Please pick out each line in the entries below that contains the word "point" and copy those lines unchanged.

Task input:
=====

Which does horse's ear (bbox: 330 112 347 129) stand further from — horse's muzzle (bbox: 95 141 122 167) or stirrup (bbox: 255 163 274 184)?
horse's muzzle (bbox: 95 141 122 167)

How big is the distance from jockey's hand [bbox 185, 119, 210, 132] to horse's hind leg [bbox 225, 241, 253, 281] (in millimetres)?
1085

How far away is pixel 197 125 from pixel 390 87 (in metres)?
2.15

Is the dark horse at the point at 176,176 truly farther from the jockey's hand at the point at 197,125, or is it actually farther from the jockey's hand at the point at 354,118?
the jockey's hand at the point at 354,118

=====

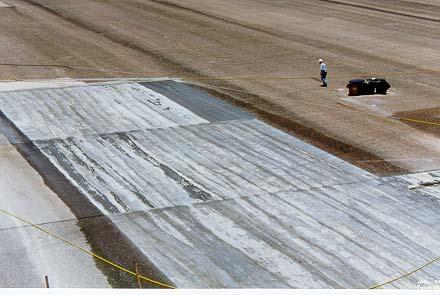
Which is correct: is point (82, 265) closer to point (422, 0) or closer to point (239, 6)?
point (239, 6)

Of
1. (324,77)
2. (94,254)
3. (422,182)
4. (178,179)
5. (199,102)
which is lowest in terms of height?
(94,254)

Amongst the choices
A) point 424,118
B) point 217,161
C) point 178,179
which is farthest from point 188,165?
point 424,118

=====

Solution for this task:
Is the dark horse at the point at 176,176 truly farther from the jockey's hand at the point at 197,125, or is it actually farther from the jockey's hand at the point at 354,118?
the jockey's hand at the point at 354,118
Which is correct: is point (82, 265) closer to point (422, 0) or closer to point (239, 6)?
point (239, 6)
A) point 424,118
B) point 217,161
C) point 178,179
which is farthest from point 188,165?
point 424,118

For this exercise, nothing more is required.